------ PROVIDED INFORMATION
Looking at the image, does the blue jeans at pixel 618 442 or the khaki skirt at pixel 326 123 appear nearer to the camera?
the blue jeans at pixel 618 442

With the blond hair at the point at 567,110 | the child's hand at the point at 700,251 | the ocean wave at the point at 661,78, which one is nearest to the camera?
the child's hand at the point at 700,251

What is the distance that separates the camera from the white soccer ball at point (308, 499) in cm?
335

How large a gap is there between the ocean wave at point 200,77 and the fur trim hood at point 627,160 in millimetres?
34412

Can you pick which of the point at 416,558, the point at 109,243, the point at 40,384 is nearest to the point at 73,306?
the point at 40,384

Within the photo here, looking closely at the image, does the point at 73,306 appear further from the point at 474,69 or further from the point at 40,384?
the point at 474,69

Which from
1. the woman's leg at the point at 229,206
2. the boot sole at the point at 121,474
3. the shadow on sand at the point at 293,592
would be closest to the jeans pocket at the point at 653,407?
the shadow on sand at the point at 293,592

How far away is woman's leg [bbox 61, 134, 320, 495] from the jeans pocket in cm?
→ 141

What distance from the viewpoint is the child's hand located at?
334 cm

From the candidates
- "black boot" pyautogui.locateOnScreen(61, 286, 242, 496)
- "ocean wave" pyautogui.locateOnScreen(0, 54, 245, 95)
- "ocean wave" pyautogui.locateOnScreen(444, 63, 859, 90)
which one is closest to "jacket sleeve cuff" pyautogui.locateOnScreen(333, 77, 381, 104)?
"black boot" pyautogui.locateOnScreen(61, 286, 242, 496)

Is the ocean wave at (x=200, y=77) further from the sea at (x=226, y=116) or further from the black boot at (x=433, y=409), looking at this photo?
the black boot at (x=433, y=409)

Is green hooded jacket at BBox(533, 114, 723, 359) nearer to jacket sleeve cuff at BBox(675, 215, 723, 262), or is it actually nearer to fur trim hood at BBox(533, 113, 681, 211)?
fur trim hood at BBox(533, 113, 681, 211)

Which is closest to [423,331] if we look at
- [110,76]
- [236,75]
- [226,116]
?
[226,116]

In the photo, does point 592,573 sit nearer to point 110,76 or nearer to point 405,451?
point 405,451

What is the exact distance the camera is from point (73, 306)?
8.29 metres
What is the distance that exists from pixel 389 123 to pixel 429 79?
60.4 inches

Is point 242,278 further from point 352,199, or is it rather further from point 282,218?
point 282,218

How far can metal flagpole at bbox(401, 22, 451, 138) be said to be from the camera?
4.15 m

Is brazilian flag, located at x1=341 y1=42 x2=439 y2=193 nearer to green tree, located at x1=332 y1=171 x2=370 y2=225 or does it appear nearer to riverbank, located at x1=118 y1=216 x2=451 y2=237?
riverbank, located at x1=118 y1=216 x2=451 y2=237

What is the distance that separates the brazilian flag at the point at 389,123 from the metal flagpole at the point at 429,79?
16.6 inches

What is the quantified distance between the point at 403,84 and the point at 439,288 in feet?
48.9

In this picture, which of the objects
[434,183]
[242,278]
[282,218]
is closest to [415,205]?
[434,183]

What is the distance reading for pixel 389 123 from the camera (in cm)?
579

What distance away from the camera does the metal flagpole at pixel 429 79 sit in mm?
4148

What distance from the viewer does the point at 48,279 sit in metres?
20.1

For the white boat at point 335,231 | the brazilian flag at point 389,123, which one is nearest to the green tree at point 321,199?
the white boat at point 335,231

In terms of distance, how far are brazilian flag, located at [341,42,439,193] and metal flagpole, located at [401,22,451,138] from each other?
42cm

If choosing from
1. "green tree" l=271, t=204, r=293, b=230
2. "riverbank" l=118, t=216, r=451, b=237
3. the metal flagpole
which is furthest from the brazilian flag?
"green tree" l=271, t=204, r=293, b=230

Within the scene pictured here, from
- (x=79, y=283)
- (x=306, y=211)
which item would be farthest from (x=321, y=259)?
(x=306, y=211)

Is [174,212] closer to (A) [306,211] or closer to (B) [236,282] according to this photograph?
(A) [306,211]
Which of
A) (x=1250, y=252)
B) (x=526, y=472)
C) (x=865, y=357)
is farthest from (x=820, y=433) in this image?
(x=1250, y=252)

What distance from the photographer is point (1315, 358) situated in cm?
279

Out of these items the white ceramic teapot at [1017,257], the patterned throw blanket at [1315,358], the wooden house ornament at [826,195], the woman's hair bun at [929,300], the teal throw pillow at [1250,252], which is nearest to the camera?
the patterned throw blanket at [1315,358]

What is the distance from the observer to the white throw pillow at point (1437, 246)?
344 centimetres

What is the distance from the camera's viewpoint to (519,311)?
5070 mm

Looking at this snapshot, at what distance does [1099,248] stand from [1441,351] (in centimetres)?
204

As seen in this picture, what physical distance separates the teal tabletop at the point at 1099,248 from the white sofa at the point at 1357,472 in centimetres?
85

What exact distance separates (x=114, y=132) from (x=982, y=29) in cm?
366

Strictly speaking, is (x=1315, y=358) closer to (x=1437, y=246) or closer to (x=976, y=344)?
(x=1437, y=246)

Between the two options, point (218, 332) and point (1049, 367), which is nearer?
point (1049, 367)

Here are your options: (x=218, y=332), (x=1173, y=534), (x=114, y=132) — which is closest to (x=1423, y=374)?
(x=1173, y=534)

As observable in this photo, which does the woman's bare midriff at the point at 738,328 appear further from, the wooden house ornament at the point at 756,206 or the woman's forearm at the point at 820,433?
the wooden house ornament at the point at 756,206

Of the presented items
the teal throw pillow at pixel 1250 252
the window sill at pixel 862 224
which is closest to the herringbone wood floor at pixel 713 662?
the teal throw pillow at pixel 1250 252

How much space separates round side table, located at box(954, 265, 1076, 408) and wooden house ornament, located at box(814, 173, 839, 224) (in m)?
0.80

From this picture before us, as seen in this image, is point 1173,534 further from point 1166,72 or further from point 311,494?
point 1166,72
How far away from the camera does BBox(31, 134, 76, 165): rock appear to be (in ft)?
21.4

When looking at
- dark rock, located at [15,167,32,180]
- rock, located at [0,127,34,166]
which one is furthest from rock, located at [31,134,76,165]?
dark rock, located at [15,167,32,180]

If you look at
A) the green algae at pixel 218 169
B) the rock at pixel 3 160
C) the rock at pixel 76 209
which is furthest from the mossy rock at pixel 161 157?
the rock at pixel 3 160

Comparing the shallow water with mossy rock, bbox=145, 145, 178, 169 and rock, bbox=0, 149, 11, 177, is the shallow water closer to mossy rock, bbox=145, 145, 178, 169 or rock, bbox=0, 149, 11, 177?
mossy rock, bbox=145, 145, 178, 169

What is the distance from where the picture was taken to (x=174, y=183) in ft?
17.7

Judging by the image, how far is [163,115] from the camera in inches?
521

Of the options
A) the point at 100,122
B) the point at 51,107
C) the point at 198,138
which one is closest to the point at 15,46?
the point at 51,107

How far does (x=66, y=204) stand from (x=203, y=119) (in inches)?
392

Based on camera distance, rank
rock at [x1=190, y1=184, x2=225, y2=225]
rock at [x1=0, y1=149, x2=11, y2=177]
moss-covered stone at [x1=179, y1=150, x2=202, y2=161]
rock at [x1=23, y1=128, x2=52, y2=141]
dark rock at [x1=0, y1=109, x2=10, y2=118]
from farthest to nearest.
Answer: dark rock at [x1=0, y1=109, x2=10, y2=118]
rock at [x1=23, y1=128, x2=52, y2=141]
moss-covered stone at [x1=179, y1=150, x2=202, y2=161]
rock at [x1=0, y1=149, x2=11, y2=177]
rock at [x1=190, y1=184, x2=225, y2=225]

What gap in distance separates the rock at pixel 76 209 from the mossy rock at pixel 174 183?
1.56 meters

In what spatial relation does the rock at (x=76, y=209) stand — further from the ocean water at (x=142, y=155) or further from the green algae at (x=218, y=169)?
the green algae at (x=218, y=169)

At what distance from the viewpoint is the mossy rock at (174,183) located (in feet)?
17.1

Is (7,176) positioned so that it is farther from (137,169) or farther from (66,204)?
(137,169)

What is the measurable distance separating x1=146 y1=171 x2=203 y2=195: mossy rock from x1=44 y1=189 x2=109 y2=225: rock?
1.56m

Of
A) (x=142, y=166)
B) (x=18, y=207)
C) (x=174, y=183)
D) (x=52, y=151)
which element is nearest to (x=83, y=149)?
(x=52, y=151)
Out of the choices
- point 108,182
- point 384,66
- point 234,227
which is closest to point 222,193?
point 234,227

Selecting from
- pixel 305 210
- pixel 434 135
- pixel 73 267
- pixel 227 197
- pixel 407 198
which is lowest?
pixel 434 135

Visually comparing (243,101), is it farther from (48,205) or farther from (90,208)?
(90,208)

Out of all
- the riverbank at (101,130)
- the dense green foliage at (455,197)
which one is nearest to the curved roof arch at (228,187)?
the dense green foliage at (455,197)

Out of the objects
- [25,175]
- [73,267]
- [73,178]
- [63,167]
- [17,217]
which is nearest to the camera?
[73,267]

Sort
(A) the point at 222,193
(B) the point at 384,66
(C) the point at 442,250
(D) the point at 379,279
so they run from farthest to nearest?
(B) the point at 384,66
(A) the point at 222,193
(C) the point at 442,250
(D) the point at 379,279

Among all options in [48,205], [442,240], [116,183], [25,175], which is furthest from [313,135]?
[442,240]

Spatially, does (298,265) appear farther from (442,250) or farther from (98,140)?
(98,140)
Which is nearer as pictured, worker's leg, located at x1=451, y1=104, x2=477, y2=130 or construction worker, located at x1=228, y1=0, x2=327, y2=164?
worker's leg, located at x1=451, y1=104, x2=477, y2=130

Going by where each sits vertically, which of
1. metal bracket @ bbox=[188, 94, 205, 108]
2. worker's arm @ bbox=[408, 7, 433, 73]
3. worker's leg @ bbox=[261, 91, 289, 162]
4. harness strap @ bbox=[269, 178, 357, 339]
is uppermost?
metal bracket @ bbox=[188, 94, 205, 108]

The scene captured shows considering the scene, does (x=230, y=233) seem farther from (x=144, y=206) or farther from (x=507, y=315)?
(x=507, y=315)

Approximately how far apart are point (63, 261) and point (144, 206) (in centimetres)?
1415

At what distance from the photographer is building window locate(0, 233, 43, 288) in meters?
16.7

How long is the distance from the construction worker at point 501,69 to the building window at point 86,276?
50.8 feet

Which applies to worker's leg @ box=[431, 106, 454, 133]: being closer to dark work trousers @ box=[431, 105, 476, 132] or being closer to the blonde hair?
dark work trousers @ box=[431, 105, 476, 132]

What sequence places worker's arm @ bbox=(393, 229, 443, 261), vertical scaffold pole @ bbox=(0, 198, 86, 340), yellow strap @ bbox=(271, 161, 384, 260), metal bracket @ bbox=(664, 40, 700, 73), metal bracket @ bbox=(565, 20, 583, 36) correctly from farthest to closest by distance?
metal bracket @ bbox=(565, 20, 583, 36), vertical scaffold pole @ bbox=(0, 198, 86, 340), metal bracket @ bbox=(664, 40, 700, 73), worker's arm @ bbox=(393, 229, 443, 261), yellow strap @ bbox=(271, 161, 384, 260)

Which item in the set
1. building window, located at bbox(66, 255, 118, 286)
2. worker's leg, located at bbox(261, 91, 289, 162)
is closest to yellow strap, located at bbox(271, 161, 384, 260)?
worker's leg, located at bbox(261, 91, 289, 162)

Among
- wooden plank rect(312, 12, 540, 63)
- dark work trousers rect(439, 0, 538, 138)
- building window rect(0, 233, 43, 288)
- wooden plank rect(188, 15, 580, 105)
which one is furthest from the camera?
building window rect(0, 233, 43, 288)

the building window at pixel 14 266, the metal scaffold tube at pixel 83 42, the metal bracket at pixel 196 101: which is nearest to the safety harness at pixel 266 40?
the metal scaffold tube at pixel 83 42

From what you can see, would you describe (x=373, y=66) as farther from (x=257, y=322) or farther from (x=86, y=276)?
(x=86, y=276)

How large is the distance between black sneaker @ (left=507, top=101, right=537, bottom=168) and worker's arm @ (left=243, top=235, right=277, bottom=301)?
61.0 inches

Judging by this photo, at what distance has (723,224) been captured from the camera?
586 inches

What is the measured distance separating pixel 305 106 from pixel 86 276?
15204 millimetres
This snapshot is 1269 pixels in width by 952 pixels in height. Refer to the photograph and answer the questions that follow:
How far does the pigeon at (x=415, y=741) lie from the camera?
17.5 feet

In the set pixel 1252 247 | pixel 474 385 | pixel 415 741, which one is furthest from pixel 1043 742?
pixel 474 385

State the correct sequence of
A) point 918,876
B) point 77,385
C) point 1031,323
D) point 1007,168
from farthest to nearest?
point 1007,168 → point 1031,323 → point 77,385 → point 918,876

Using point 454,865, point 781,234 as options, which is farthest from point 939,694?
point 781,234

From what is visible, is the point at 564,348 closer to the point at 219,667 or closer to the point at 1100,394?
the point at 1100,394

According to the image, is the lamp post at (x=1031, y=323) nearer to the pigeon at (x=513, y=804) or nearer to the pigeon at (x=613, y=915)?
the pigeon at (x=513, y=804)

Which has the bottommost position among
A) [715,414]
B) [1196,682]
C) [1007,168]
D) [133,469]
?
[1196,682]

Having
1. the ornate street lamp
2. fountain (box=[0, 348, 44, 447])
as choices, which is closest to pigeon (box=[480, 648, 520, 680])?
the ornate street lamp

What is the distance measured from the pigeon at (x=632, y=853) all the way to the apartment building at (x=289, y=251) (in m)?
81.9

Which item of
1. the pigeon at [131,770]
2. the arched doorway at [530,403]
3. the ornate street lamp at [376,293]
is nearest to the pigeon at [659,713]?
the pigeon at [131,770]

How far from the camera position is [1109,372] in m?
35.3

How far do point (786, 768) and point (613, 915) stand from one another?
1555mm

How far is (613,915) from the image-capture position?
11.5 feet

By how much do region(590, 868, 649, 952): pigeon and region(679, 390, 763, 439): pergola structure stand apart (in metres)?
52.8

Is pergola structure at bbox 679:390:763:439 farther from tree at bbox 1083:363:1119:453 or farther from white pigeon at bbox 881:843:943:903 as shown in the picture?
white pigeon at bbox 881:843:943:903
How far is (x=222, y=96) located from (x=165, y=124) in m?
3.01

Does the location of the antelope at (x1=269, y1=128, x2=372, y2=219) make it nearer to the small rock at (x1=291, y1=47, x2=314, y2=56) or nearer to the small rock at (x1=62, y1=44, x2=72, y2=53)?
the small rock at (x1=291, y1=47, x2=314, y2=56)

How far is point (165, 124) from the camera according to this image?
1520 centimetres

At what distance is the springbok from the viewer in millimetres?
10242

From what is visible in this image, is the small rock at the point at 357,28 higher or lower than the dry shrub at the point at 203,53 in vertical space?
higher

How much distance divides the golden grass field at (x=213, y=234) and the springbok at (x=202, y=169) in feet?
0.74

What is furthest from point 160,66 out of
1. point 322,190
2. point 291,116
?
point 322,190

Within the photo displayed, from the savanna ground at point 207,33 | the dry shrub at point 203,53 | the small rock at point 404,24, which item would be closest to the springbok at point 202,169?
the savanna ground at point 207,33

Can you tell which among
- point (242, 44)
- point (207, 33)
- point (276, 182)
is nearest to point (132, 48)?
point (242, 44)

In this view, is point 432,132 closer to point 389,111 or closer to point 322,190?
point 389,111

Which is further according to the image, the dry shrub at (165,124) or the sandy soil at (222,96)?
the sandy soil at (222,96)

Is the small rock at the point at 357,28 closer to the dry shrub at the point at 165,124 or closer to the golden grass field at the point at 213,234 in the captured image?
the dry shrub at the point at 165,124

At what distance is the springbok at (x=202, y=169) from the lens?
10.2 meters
------------
— STATED GOAL —
Write out the material above without any changes, starting at the line that contains "In this view, is" and continuing through the end of the material, with both of those ends included.

— EXERCISE RESULT —
In this view, is point 432,132 closer to point 389,111 or closer to point 322,190?
point 389,111

Which is further according to the image, the dry shrub at (165,124) or the sandy soil at (222,96)?
the sandy soil at (222,96)

Is the small rock at the point at 357,28 closer to the dry shrub at the point at 165,124 or closer to the golden grass field at the point at 213,234 in the captured image?
the dry shrub at the point at 165,124

At what distance is the springbok at (x=202, y=169) from the lens?
10.2 meters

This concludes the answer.